His father, Elmo, a huge St. Bernard, had been the Judge’s inseparable companion, and Buck bid fair to follow in the way of his father. He was not so large,-he weighed only one hundred and forty pounds,-for his mother, Shep, had been a Scotch shepherd dog. Nevertheless, one hundred and forty pounds, to which was added the dignity that comes of good living and universal respect, enabled him to carry himself in right royal fashion. During the four years since his puppyhood he had lived the life of a sated aristocrat; he had a fine pride in himself, was even a trifle egotistical, as country gentlemen sometimes become because of their insular situation. But he had saved himself by not becoming a mere pampered house-dog. Hunting and kindred outdoor delights had kept down the fat and hardened his muscles; and to him, as to the cold-tubbing races, the love of water had been a tonic and a health preserver.

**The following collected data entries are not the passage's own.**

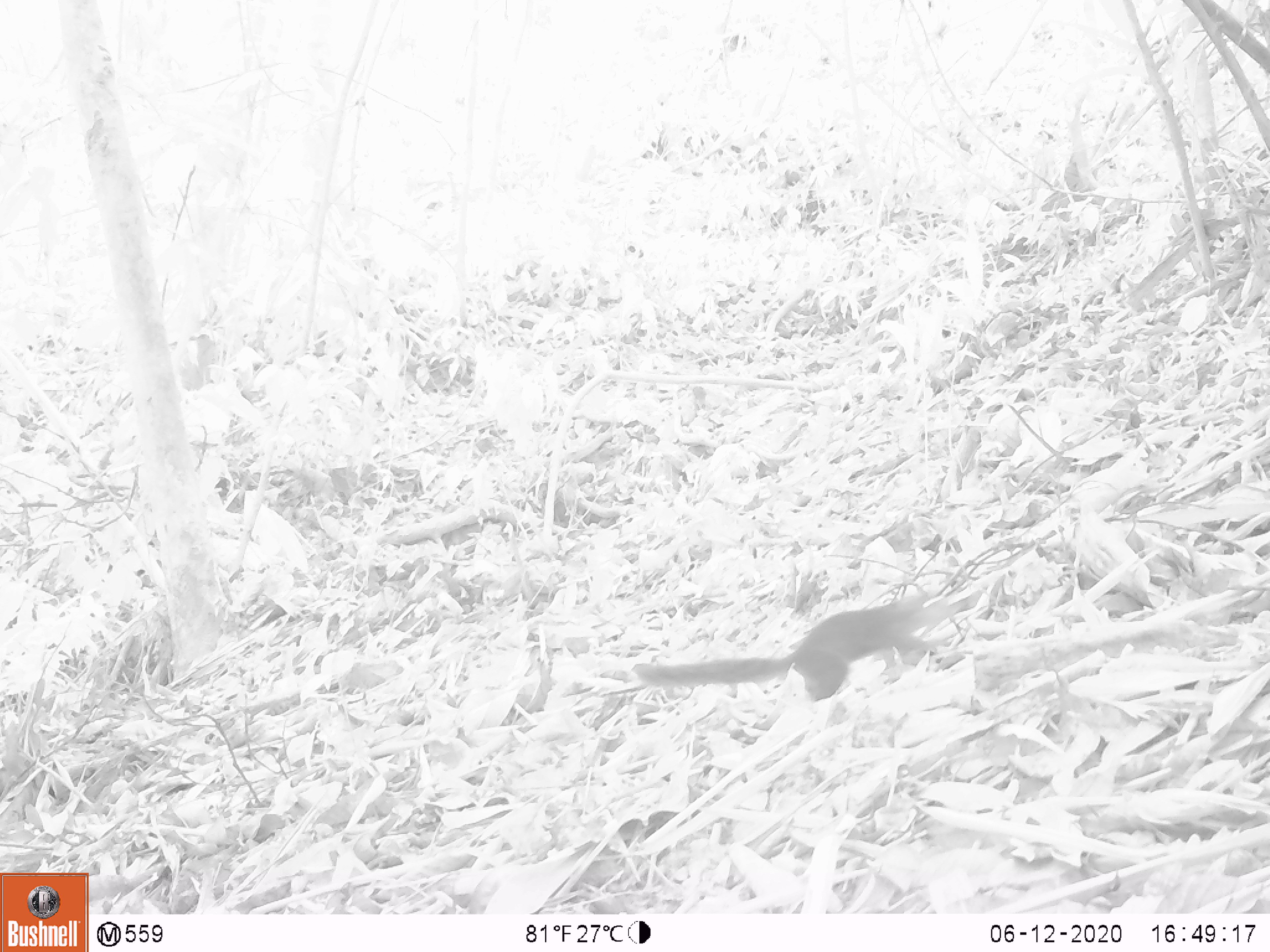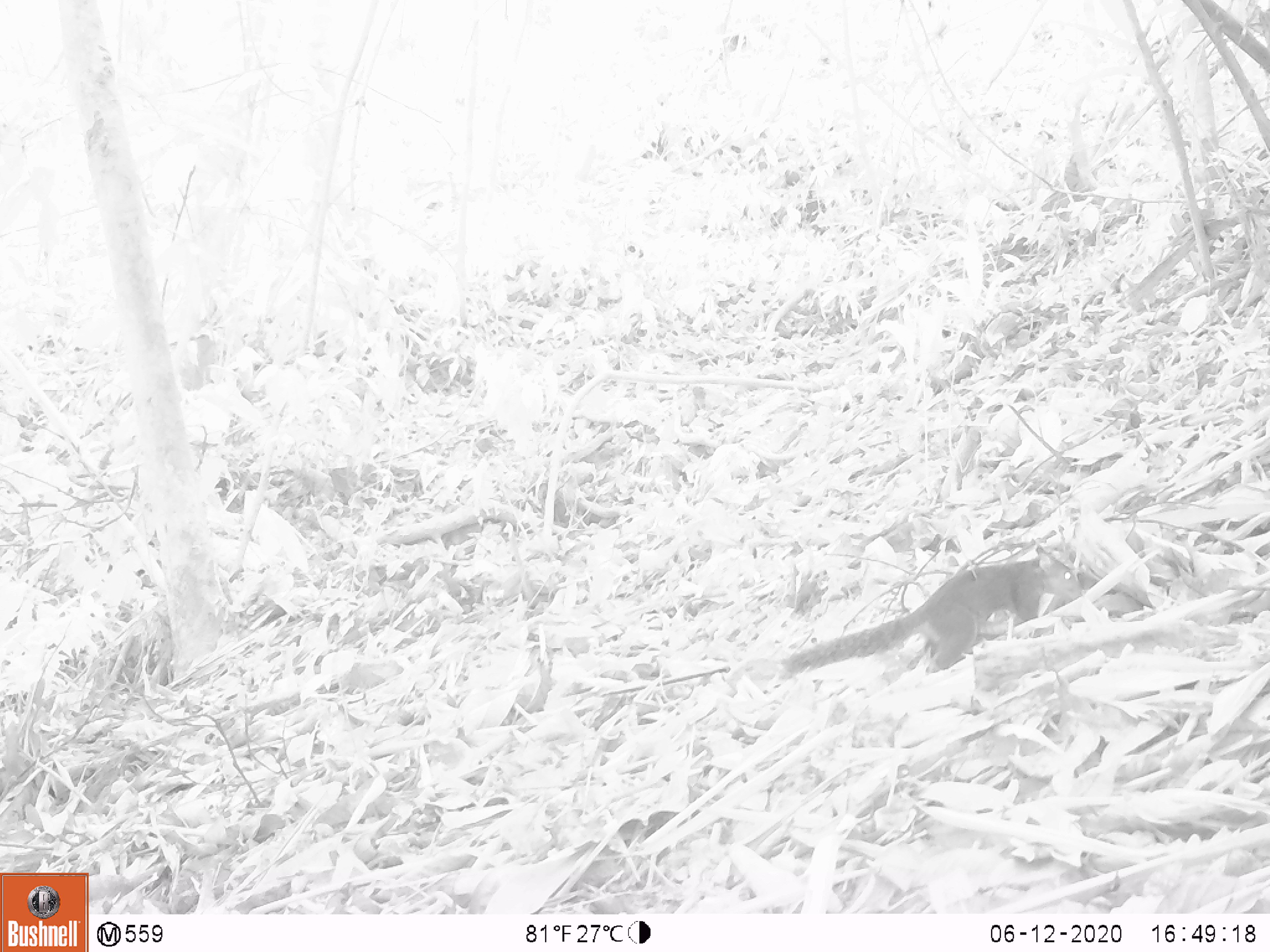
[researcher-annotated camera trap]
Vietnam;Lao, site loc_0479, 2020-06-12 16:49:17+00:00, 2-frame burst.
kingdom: Animalia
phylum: Chordata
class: Mammalia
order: Rodentia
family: Sciuridae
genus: Dremomys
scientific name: Dremomys rufigenis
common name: red-cheeked squirrel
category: red cheeked squirrel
Red cheeked squirrel (red-cheeked squirrel) (Dremomys rufigenis). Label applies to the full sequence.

And this was the manner of dog Buck was in the fall of 1897, when the Klondike strike dragged men from all the world into the frozen North. But Buck did not read the newspapers, and he did not know that Manuel, one of the gardener’s helpers, was an undesirable acquaintance. Manuel had one besetting sin. He loved to play Chinese lottery. Also, in his gambling, he had one besetting weakness-faith in a system; and this made his damnation certain. For to play a system requires money, while the wages of a gardener’s helper do not lap over the needs of a wife and numerous progeny.